String order parameters decay over finite time with universal behavior.

Topological order is repeatedly revived and propagates into non-topological regions.

Majorana wave functions' propagation and dispersion correlate with topological dynamics.

Abstract

We consider a topological superconducting wire and use the string order parameter to investigate the spatiotemporal evolution of the topological order upon a quantum quench across the critical point. We also analyze the propagation of the initially localized Majorana bound states after the quench, in order to examine the connection between the topological order and the unpaired Majorana states, which has been well established at equilibrium but remains illusive in dynamical situations.
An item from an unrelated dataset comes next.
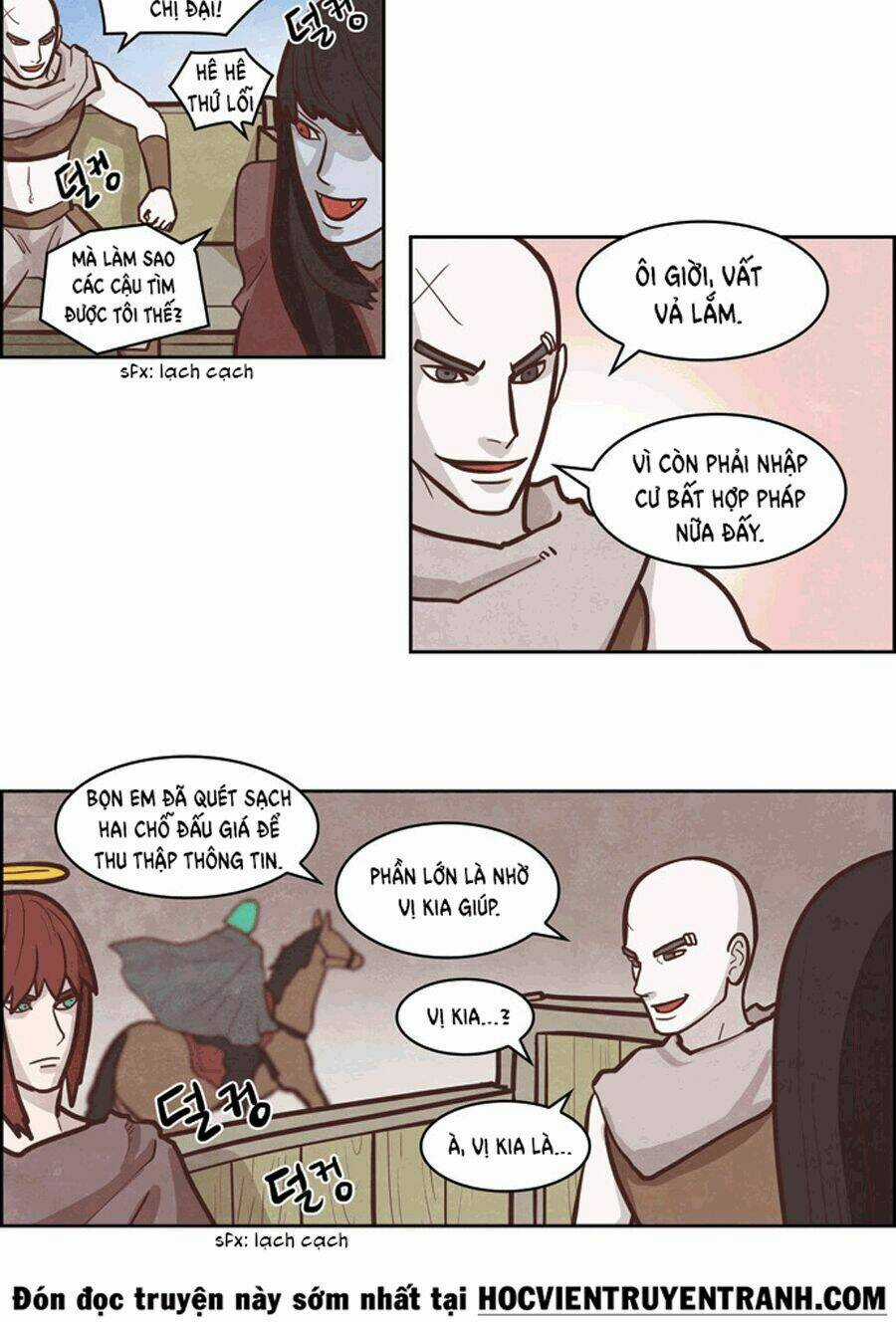 The Devil King Is Bored - Chapter 152 - Trang 5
It is found that after the quench the string order parameters decay over a finite time and that the decaying behavior is universal, independent of the wire length and the final value of the chemical potential (the quenching parameter). It is also found that the topological order is revived repeatedly although the amplitude gradually decreases. Further, the topological order can propagate into the region which was initially in the non-topological state. It is observed that all these behaviors are in parallel and consistent with the propagation and dispersion of the Majorana wave functions. Finally, we propose a local probing method which can measure the non-local topological order.